What you need to do
• 1. Name every kind of exercise that the karate teacher's letter says went into the warm-up the writer ran.
• 2. Write the next part of the karate teacher's letter, following on from its final sentence.

Quoted passage
[Start of Attachment]

Letters: Burn your gi

13 June 2005

Some letters came in to the site about a month ago from a karate teacher here in Britain. This one responds to a letter about karate posted by Steve. The author’s name is withheld to protect the identities of his young students (TS).

Unfortunately, Steve does seem to hit the nail on the head, And for most people in karate that is not nice. Ahh, diddums! I have in the past been involved with some people who did “pressure point” work. Unfortunately some of my comments like “can you do it while someone’s doing their level best to beat the crap out of you?” have not gone down too well.But they never seem to want to demonstrate while someone’s taking a few pot shots at them, I cannot understand why? Now I seem to be out of favour with them.

Steve’s work on fitness and conditioning are some of the things I find most interesting. From a personal viewpoint I do not consider myself to be very fit. I have over the years had repeat injuries, (achilles, knees, torn tendon on rotator cuff etc) very often caused through bad tuition (what a surprise!) or just simply over enthusiasm. But even so, I remember being asked to take a warm up by my former chief instructor (we are talking about 10-15 mins at the beginning of the lesson). All I did was basic running on the spot, starting with a light jog and working up to a reasonably fast pace with short intervals of slow down before each increment. Following that just some basic stretches and strength exercises. The line up was anything from beginners up to 5th Dan. And they were Knackered! After two weeks of letting me do warm ups, the black belts were coming in after the warm up was finished and I was basically told by the head man to “pack it in, its too hard” as they were incapable of doing the lesson after the warm up. Crikey, the lessons were only 1 hour long!

When I tried to explain that I was simply trying to improve fitness and bring in new exercises to help all the students, I was treated to “light sparring” by an instructor who outsized me by five stone and ten inches in height. I (under the assumption that it was light sparring) was introduced to a double leg sweep that lifted me about five foot in the air put me on the floor (oh to have been given a lesson in breakfalls!) and ended up not being able to move for about 15 mins. After 10 years of training, teaching, helping out at gradings (for no pay, just out of “respect”) I never went back. So I can totally sympathise with Steves attitude towards the “bullying behaviour” of many instructors.

I spar with people who have never sparred before. Some of them hit me, some don’t. Sometimes I get caught because I let them have the opening, just to see if they are awake, some just have a gift that nature gave them and they use it. The ones who don’t see it I try to help and encourage. The ones that do catch me I praise and tell them to try and do it again. Beating the hell out of them just because they hit “a senior grade” seems to defeat the object. I hope that my students will be better than me, otherwise why teach?

But you have probably heard all this before. Nothing new under the sun eh?

We do some heavier sparring for older students, involving wearing protective gear etc, and also working going to ground. There seems to be differing opinion however on the age at which heavier or “full contact” should be introduced. You have the extreme in thailand where children seem to do full contact just out of nappies, or the UKs attitude which is that children shouldn’t fight at all and we are bad people for even getting them involved! I just wondered what Steves thoughts are on the subject.

[End of Attachment]

Recorded data
[Start of Attachment]

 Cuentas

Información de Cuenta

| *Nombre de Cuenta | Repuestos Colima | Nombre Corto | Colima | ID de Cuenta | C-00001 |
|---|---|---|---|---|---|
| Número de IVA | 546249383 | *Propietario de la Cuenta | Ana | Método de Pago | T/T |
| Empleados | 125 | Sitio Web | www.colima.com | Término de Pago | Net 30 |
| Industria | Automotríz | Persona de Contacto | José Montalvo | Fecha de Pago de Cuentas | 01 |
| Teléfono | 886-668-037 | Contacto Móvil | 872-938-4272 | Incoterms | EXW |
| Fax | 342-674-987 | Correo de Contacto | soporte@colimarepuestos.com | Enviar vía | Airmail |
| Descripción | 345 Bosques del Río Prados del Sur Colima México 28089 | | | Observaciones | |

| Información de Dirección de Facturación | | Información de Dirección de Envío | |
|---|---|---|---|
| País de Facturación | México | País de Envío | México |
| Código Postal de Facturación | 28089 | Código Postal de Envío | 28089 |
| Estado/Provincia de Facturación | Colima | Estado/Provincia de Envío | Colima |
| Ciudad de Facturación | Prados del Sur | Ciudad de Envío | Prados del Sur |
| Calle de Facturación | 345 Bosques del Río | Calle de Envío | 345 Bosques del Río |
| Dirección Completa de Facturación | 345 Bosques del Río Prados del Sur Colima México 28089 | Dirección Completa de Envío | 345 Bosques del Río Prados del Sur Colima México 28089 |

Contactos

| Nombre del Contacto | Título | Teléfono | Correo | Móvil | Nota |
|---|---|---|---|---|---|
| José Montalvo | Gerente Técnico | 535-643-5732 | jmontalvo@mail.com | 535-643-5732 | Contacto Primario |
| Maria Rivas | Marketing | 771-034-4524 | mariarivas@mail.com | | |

[End of Attachment]
[Start of Attachment]

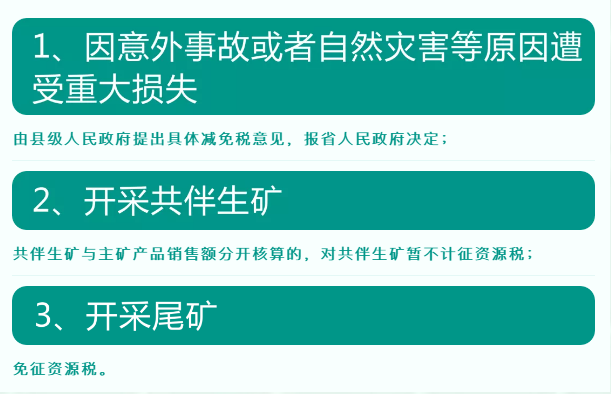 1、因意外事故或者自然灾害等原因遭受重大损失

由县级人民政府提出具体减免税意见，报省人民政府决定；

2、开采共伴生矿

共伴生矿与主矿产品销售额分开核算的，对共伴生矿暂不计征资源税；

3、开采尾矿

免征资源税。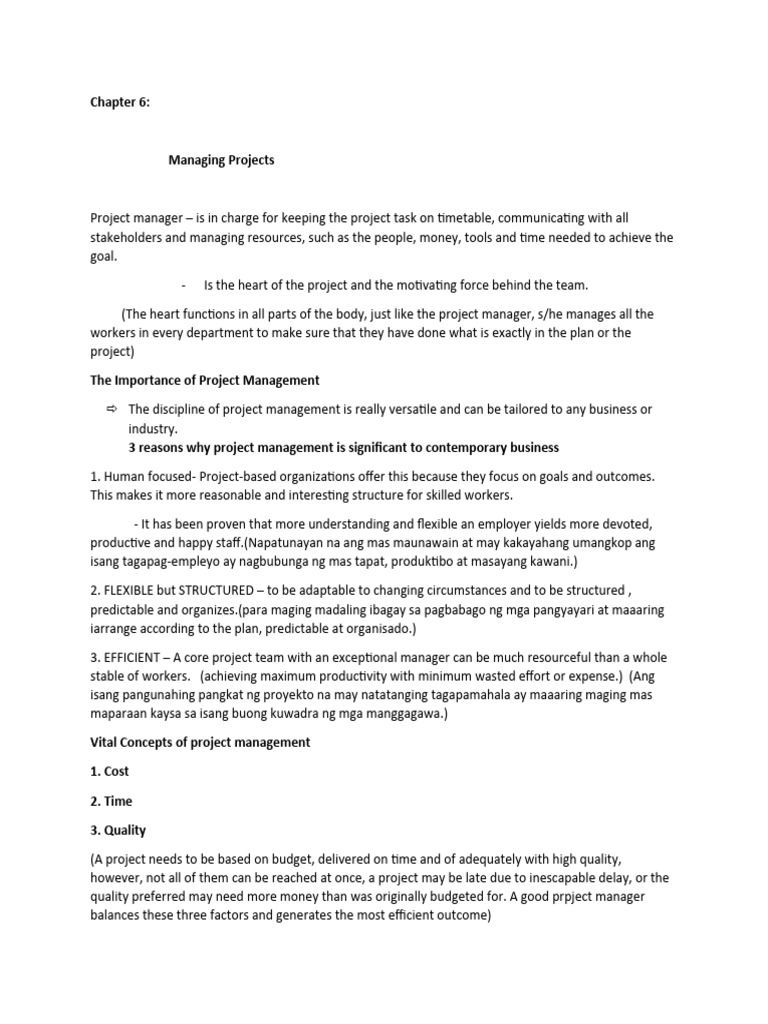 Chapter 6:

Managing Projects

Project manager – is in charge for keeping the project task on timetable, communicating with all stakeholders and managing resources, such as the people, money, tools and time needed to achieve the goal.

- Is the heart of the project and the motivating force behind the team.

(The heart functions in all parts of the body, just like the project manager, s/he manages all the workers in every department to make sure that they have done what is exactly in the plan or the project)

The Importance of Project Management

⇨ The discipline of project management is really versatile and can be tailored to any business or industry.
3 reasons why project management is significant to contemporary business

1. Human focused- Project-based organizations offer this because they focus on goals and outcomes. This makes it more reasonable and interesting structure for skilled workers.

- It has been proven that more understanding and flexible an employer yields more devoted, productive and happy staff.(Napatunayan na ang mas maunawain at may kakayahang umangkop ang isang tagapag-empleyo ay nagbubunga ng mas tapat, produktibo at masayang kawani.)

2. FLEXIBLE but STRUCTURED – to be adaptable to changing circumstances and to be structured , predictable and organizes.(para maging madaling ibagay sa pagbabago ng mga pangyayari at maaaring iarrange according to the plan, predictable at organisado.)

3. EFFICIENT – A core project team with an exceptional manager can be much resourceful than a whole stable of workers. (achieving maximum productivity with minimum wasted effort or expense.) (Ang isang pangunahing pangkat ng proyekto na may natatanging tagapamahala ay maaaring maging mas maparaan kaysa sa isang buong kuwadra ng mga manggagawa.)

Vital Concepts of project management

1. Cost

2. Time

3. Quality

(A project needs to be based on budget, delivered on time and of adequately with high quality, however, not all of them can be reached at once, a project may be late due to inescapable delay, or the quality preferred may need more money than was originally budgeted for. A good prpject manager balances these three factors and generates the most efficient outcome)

[End of Attachment]

Answers for the exercise
• 1.
- Running on the spot
- Basic stretches
- Strength exercises

• 2.
—Name Withheld

Here’s what I suggest. Get all your stuff: gi, belt, books, magazines, whatever. Get some mates to do the same, have a few beers and have a ‘burn your gi’ party. You do that, and I’ll help you in whatever way I can to help you sort out your personal training, and if you get some mates, how to form a group and train. Just send me a picture of the fire and tell me how good it felt. There comes a point in your life where you’ve really got to say, ‘Up yours, pal.’ Make a stand.

Steve Morris

Thanks Steve. Its a nice offer. The real problem is that I think I would be a waste of your time, and I personally feel that too many karate people have done that to you for me to be yet another one to do the same, makes me as bad as them. I look after my kids which means that a lot of my time is taken up with them. And as you would no doubt agree, you cannot exactly bring kids (4 years old, and a 1 year old) along to training!

I also feel I have a responsibility to those that train with me now. It isn’t the money, unlike many that you know, I don’t have enough students for that. It is the fact that I have too many kids who are fantastic and enjoy training to just change drastically what we do. It is unfortunate that many karateka (and I include myself in this) have become involved in something that has such far reaching effects. I have young students that have mental and physical disabilities, that have without any doubt been improved by the use of their karate training. Confidence, co-ordination have both improved. In the case of one boy, the problem is that other clubs wouldn’t even let him in (too difficult for them). He trains and love it. The companionship is something that he does not get anywhere else, and the other kids are fantastic with him.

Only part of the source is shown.